Types of Diuretics (fluid tablets)
Thiazides are the most commonly prescribed diuretics. They’re most often used to treat high blood pressure. These drugs not only decrease fluids, they also cause your blood vessels to relax.
Loop diuretics are often used to treat heart failure.
Potassium-sparing diuretics reduce fluid levels in your body without causing you to lose potassium, an important nutrient.
The other types of diuretics cause you to lose potassium, which can lead to health problems such as arrhythmia. Potassium-sparing diuretics may be prescribed for people at risk of low potassium levels, such as those who take other medications that deplete potassium.
Potassium-sparing diuretics don’t reduce blood pressure as well as the other types of diuretics do. Therefore, your doctor may prescribe a potassium-sparing diuretic with another medication that also lowers blood pressure.
Self-care options for fluid retention
Mild fluid retention can be helped in the following ways:
- Reduce the amount of salt in your diet; for instance, don’t add salt during the cooking process and stop salting your meals at the table. Avoid foods like potato chips and salted peanuts. Be wary of processed foods such as manufactured meats, which tend to contain ‘hidden’ salt.
- Vitamin B6 (pyridoxine) is thought to help in cases of mild fluid retention. Good sources of vitamin B6 include brown rice and red meat.
- Vitamin B5 (pantothenic acid), calcium and vitamin D help the body to excrete excess fluids. Include fresh fruits and low-fat dairy foods in your daily diet.
- Supplements may help in the case of fluid retention caused by the menstrual cycle: for example calcium, magnesium, manganese, evening primrose oil and chaste tree.
- Herbal diuretics include dandelion leaf, corn silk and horsetail.
- Make sure to discuss the use of supplements with your doctor or health care professional, particularly if you are on any type of medication.
- Drink plenty of water. It may sound contradictory, but a well-hydrated body is less likely to retain fluid.
- Cut back on dehydrating drinks such as tea, coffee and alcohol.
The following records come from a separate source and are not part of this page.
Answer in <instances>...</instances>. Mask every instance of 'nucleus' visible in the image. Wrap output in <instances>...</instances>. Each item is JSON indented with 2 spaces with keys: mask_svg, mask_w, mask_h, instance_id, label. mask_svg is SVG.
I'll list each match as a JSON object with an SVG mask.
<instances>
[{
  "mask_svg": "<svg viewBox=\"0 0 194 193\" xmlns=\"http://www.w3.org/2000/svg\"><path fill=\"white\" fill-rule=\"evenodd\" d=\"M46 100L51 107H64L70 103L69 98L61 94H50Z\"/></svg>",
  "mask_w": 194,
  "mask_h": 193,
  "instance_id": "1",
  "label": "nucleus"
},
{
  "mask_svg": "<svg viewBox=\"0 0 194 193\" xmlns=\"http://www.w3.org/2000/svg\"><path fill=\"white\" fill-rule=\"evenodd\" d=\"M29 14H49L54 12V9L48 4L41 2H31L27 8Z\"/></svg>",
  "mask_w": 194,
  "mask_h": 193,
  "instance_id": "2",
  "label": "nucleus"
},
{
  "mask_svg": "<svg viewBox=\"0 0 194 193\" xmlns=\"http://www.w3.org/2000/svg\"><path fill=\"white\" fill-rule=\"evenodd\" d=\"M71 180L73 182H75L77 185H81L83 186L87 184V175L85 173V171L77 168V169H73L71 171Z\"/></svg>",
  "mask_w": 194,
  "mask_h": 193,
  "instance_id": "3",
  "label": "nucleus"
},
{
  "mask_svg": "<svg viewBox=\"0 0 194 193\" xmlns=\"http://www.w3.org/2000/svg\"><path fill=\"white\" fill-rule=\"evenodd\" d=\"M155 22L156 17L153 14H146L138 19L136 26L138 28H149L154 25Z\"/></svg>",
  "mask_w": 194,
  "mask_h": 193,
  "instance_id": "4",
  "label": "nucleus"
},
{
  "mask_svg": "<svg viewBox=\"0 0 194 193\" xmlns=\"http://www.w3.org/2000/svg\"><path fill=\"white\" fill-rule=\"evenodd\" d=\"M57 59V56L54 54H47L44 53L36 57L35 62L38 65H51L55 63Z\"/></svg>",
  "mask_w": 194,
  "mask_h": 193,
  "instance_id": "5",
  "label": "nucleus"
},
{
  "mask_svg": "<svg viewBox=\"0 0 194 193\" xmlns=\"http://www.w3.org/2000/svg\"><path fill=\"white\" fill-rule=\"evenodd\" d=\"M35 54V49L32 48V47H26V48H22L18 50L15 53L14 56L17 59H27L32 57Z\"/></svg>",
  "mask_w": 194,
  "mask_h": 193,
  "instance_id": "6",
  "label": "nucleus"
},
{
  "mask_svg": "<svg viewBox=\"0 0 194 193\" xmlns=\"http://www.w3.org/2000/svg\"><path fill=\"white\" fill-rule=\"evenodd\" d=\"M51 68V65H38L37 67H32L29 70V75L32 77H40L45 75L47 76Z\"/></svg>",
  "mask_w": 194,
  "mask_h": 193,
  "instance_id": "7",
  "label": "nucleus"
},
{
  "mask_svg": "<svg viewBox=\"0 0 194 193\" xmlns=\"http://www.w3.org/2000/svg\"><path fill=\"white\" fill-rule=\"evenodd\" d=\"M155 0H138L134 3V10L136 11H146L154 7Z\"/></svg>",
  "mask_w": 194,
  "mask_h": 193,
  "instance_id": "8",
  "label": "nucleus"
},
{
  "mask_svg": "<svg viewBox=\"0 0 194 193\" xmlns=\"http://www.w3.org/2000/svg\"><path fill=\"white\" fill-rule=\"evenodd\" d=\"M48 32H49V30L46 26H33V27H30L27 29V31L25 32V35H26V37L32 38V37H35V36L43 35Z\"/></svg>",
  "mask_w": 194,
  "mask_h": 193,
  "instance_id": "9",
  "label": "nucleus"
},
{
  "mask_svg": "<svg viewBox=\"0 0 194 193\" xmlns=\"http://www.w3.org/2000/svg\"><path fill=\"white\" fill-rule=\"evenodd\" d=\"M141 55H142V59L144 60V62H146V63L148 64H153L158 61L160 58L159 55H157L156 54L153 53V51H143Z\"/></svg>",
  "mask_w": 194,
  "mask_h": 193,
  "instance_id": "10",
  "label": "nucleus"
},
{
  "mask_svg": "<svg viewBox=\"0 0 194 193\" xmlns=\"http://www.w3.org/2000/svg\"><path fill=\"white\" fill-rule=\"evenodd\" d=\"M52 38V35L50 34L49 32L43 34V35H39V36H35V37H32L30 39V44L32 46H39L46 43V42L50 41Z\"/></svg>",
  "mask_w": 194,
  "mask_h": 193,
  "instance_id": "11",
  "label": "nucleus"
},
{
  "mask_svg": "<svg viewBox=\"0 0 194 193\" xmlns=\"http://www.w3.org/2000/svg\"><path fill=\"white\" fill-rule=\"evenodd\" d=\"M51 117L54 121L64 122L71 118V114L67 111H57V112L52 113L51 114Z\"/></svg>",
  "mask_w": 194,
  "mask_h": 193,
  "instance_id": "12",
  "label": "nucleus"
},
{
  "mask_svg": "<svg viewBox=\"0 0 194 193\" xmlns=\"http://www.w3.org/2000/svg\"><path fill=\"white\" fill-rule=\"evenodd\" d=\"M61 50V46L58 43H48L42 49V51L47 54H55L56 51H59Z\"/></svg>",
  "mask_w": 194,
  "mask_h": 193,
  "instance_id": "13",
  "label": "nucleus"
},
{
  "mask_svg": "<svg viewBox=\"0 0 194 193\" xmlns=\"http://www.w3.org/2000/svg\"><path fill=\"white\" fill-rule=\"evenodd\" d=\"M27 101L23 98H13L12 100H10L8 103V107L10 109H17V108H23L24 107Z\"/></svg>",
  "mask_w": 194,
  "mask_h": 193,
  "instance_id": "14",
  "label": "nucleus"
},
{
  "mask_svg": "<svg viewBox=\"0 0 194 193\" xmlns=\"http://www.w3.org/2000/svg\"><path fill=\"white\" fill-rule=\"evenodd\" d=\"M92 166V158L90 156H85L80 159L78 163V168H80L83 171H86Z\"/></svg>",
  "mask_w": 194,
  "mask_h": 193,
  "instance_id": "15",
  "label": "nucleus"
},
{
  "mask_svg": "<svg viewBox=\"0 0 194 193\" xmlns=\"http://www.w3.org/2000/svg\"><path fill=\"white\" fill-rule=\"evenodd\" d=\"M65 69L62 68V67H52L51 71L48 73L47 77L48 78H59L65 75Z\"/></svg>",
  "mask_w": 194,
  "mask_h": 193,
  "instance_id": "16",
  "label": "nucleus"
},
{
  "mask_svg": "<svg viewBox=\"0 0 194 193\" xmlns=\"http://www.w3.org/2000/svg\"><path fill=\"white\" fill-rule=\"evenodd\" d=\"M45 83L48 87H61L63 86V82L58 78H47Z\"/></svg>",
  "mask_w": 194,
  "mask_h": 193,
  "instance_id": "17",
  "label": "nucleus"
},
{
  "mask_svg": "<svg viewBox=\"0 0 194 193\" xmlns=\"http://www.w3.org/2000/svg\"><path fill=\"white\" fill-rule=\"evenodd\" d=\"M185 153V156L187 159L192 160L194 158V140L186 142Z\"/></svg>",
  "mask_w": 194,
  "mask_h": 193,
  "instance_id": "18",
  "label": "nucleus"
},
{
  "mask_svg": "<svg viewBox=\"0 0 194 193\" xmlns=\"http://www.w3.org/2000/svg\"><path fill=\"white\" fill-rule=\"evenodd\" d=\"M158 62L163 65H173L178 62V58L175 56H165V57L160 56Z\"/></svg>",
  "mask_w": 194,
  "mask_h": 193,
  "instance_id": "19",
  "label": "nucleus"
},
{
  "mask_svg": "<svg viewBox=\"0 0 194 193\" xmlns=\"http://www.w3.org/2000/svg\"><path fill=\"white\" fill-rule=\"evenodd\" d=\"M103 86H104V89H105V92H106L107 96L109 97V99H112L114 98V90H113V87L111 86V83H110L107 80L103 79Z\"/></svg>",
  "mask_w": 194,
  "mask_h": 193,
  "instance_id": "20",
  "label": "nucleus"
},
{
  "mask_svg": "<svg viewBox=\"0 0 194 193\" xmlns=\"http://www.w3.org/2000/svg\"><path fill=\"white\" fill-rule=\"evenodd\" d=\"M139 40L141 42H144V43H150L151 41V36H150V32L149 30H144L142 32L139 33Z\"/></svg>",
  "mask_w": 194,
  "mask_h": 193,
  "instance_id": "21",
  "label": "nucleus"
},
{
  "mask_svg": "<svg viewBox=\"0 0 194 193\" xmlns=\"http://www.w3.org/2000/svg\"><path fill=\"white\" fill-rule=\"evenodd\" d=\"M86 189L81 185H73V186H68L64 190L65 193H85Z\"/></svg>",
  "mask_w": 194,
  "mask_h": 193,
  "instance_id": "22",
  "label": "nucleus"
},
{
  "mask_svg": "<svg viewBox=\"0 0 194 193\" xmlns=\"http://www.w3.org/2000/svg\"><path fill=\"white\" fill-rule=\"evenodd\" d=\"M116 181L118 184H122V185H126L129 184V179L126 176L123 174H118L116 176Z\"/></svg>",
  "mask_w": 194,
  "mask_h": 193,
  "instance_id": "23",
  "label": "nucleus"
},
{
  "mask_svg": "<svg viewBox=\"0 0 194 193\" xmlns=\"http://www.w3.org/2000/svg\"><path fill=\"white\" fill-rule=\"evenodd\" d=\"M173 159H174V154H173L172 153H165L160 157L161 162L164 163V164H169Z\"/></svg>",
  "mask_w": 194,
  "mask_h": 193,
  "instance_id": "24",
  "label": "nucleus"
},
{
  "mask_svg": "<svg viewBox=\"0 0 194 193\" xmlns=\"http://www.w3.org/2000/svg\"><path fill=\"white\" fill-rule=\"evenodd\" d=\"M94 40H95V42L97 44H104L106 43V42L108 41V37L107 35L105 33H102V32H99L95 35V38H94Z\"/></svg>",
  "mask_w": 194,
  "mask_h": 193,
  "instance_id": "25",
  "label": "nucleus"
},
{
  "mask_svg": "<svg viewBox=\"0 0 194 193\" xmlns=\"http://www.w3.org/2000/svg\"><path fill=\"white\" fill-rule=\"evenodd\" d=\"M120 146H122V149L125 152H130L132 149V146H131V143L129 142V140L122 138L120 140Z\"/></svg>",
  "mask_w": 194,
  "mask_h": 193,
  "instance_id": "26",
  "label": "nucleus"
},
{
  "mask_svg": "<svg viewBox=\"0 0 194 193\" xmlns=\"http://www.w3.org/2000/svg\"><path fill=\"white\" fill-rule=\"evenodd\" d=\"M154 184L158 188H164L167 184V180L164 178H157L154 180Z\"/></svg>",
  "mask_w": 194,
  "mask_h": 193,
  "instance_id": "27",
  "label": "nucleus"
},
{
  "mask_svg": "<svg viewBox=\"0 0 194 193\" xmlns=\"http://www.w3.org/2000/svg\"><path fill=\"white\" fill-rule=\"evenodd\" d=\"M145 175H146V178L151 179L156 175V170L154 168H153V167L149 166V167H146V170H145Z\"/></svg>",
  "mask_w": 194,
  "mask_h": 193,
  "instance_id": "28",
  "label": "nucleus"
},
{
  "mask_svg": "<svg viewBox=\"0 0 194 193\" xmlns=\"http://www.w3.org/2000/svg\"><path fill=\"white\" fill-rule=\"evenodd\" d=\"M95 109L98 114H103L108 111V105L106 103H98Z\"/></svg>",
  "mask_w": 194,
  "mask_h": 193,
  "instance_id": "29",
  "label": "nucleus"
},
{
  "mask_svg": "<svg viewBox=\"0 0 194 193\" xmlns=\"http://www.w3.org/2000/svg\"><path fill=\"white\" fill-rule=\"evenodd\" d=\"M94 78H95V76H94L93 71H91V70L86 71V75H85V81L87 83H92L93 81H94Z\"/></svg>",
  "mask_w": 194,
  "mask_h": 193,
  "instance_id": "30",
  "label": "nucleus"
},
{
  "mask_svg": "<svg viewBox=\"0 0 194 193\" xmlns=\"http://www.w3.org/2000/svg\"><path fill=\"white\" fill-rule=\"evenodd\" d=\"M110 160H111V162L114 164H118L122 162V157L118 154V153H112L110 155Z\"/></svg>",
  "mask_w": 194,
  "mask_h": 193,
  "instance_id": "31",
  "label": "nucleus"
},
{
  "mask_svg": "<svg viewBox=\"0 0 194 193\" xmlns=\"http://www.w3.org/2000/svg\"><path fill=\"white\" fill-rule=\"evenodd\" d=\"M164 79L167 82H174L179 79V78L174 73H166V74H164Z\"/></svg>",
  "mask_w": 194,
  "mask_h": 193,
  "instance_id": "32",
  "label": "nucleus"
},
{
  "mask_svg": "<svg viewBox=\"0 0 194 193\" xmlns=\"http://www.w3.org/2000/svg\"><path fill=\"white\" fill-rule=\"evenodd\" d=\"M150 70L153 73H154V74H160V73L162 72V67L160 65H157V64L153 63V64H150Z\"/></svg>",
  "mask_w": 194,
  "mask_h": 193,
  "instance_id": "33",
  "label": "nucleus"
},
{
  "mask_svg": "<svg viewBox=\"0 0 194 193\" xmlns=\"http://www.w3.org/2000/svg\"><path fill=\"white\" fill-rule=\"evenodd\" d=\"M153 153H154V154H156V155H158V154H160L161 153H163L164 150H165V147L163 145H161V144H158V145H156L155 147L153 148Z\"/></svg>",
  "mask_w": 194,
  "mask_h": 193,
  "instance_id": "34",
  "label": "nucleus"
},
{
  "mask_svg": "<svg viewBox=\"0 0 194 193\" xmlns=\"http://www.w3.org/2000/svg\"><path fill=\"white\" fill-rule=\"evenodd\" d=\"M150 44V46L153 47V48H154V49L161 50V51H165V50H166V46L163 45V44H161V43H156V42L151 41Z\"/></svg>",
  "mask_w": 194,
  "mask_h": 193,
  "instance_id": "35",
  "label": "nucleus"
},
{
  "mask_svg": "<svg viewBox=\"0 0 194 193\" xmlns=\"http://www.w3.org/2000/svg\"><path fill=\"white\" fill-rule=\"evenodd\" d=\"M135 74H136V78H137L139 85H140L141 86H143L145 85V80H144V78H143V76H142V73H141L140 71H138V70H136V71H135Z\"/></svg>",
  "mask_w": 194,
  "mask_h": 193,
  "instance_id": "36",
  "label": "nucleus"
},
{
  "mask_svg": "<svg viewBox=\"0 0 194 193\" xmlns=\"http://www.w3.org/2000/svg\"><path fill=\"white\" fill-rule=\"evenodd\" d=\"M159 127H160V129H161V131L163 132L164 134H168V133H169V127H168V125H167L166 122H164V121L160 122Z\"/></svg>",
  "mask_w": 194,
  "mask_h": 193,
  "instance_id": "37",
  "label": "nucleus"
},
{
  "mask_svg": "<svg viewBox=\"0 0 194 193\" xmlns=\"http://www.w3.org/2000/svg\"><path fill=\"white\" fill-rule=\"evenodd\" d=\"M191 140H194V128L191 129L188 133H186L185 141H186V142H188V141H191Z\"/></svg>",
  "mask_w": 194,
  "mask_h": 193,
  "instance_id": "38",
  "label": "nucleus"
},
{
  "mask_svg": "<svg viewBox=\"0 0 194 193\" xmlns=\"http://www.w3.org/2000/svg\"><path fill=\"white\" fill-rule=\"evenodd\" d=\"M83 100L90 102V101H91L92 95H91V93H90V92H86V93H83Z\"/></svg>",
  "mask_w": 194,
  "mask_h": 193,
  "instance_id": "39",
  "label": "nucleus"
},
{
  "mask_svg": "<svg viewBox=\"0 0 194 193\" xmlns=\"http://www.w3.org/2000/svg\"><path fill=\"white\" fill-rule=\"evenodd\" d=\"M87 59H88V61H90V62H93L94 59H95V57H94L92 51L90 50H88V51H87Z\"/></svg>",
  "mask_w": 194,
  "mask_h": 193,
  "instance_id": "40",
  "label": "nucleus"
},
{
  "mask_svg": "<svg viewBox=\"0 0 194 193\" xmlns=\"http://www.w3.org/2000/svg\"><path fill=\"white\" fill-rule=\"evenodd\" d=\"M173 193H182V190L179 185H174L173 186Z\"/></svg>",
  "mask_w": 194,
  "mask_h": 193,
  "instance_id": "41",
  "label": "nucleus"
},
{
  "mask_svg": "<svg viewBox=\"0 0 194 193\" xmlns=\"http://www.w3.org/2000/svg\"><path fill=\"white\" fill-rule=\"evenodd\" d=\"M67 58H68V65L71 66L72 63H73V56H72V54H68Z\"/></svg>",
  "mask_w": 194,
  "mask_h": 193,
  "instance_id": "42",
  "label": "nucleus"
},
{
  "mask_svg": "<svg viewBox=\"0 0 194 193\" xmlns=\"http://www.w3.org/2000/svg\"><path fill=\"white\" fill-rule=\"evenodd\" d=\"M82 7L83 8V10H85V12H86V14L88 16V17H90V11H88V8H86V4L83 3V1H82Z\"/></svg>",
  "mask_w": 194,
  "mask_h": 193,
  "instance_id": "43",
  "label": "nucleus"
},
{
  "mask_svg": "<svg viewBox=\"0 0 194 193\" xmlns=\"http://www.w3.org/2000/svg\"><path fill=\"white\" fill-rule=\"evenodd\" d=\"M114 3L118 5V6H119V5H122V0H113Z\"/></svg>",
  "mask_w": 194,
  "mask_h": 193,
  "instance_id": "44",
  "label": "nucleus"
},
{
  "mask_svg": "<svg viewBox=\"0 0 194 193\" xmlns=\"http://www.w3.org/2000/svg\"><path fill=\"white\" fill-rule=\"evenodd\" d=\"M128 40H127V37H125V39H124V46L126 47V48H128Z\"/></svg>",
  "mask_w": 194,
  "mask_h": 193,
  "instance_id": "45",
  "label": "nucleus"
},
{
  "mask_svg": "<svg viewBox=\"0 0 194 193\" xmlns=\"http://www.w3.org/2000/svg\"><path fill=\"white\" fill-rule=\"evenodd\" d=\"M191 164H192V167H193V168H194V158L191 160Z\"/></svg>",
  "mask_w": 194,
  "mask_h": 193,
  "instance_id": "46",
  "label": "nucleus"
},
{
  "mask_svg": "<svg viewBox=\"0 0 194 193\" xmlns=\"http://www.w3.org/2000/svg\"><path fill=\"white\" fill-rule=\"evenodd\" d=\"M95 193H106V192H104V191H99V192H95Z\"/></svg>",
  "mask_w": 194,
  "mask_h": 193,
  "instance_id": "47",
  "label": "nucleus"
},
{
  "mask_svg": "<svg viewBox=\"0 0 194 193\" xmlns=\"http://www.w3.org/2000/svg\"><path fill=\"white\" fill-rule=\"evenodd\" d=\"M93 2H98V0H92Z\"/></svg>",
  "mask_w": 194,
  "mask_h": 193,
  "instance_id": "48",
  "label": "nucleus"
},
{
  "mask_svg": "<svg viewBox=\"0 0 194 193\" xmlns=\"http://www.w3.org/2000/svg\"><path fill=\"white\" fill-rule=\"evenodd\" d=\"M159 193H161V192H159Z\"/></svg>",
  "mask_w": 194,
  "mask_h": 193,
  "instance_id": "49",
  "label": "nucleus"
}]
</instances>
- Cranberry juice has a mild diuretic action.
- Lie down with your legs higher than your head, when possible.
- Exercise regularly.
- Wear support stockings
More common side effects
The more common side effects of diuretics include:
- too little potassium in the blood
- too much potassium in the blood (for potassium-sparing diuretics)
- low sodium levels
- increased blood sugar
- muscle cramps
- increased cholesterol
- skin rash
Herb and plant diuretics
Some herbs and plants are considered “natural diuretics,” including:
- green and black tea
Manual lymphatic drainage can help to supplement any medical treatments you are receiving, and in some cases might even reduce the need to rely as much on medication.